Harry w pastelowej Wielkiej Sali, Hermiona niczym bohaterka „Grand Budapest Hotel” i stylowy Lord Voldemort – tak według sztucznej inteligencji prezentowałaby się saga o młodym czarodzieju, gdyby za kamerą stanął Wes Anderson. Post artysty znanego w sieci jako Panorama Channel już stał się wiralem.

Na przestrzeni ostatnich dwóch dekad Wes Anderson wypracował sobie unikatową estetykę, bazującą na symetrycznych kadrach, pastelowej palecie barw oraz starannie dopracowanych scenografiach i kostiumach. Zwykle wystarczy jeden kadr, by rozpoznać film jego autorstwa. Świetnym przykładem są pierwsze zdjęcia z jego najnowszego filmu „Asteroid City” – widząc Scarlett Johansson w pistacjowej wannie, nie mamy wątpliwości, że to projekt reżysera.

Jego przeestetyzowanej wizji poświęcono kilka książek, popularny blog (i profil na Instagramie) Accidentally Wes Anderson, a nawet kursy w amerykańskich szkołach filmowych. Fani reżysera uwielbiają wyobrażać sobie kultowe produkcje w jego wydaniu. Ostatnio swojego andersonowskiego make-overu doczekała się saga o Harrym Potterze. Z pomocą programu sztucznej inteligencji artysta znany w sieci jako Panorama Channel stworzył filmowe kadry w bajkowym stylu reżysera.

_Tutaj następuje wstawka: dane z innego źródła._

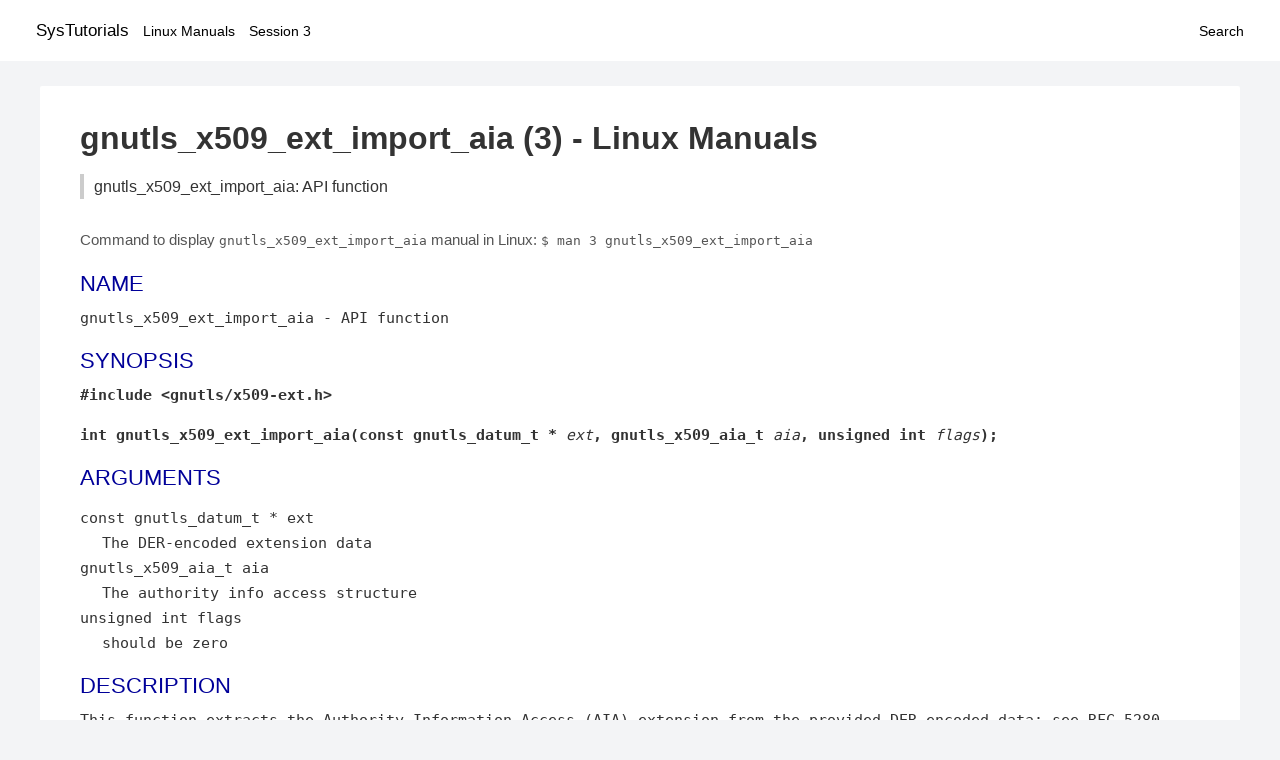

--- FILE ---
content_type: text/html; charset=UTF-8
request_url: https://www.systutorials.com/docs/linux/man/3-gnutls_x509_ext_import_aia/
body_size: 2288
content:
<!DOCTYPE html>
<html prefix="og: http://ogp.me/ns# ">
<head>
<title>
gnutls_x509_ext_import_aia: API function - Linux Manuals (3)</title>

<meta name="description" content="This function extracts the Authority Information Access (AIA) extension from the provided DER-encoded data; see RFC 5280 section 4.2.2.1 for more information on" />
<meta property="og:title" content="gnutls_x509_ext_import_aia: API function - Linux Manuals (3)" />
<meta property="og:type" content="website" />
<meta property="og:url" content="//www.systutorials.com/docs/linux/man/docs/linux/man/3-gnutls_x509_ext_import_aia/" />
<meta property="og:image" content="//www.systutorials.com/docs/linux/man/content/tux.png" />
<meta property="og:image:secure_url" content="https://www.systutorials.com/docs/linux/man/content/tux.png" />

<meta name="viewport" content="width=device-width, initial-scale=1">
<link rel="stylesheet" href="//www.systutorials.com/docs/linux/man/content/style.min.css" >

</head>

<body>
<a name="top"></a>

<div id="menu-bar-container">
<div id="menu-bar">
<li class="first"><a class="site-title" href="//www.systutorials.com/">SysTutorials</a></li>
<li><a class="site-sub-title" href="//www.systutorials.com/docs/linux/man/">Linux Manuals</a></li>
<div id="menu-bar-sep"></div>
<li class="sub-first"><a href="//www.systutorials.com/docs/linux/man/3/">Session 3</a></li>
<li class="search"><a href="https://www.systutorials.com/search/">Search</a></li>
</div>
</div>

<div class="content">

<div class="main-content">


<h1 style="margin-bottom:0;">

gnutls_x509_ext_import_aia (3) - Linux Manuals</h1>
<h2 class="sub-title">gnutls_x509_ext_import_aia: API function</h2>


<div id="nav-after-title">
<p style="margin:0;">
Command to display <code style="font-size: 0.9em;">gnutls_x509_ext_import_aia</code> manual in Linux: <code style="font-size: 0.9em;">$ man 3 gnutls_x509_ext_import_aia</code>
</p>
</div>



<H2>NAME</H2>

gnutls_x509_ext_import_aia - API function
<A NAME="lbAC"></A>

<!--
<div style="display:block; margin:25px auto 40px auto; text-align: center; width: 100%; min-height: 250px;">

<div id="widgetLoadedPM" style="width:0px;height:0px;"></div>
<script>
	(function (d, s, b) {
			var mElmt, primisElmt = d.createElement('script');
			primisElmt.setAttribute('type', 'text/javascript');
			primisElmt.setAttribute('async','async');
			primisElmt.setAttribute('src',  s);
			var elmtInterval = setInterval(function() {
				mElmt = d.getElementById(b);
				if (mElmt) {
					mElmt.parentNode.insertBefore(primisElmt, mElmt.nextSibling);
					mElmt.parentNode.removeChild(mElmt);
					return clearInterval(elmtInterval);
				}
			}, 150);
	})(document, 'https://live.primis.tech/live/liveView.php?s=110192&cbuster=%%CACHEBUSTER%%', 'widgetLoadedPM');
</script>

</div>
-->

<H2>SYNOPSIS</H2>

Sztuczna inteligencja pokazuje, jak wyglądałby „Harry Potter” w reżyserii Wesa Andersona

Owocem tego projektu są fascynujące (i odrobinę niepokojące) kadry z nie-filmu, na których możemy podziwiać, m.in. Harry’ego w pastelowej Wielkiej Sali, Hermionę niczym bohaterkę „Grand Budapest Hotel”, stylowego Lorda Voldemorta, Draco na tle willi czy Dumbledore’a w wakacyjnym wydaniu. Na fali dyskusji wokół serialowej adaptacji sagi o Harrym Potterze post już stał się wiralem. Część internautów zachwycała się obrazami, pisząc, że to „remake, który woleliby zobaczyć”, zdaniem innych sztuka tworzona z pomocą programów sztucznej inteligencji musi się jeszcze sporo nauczyć.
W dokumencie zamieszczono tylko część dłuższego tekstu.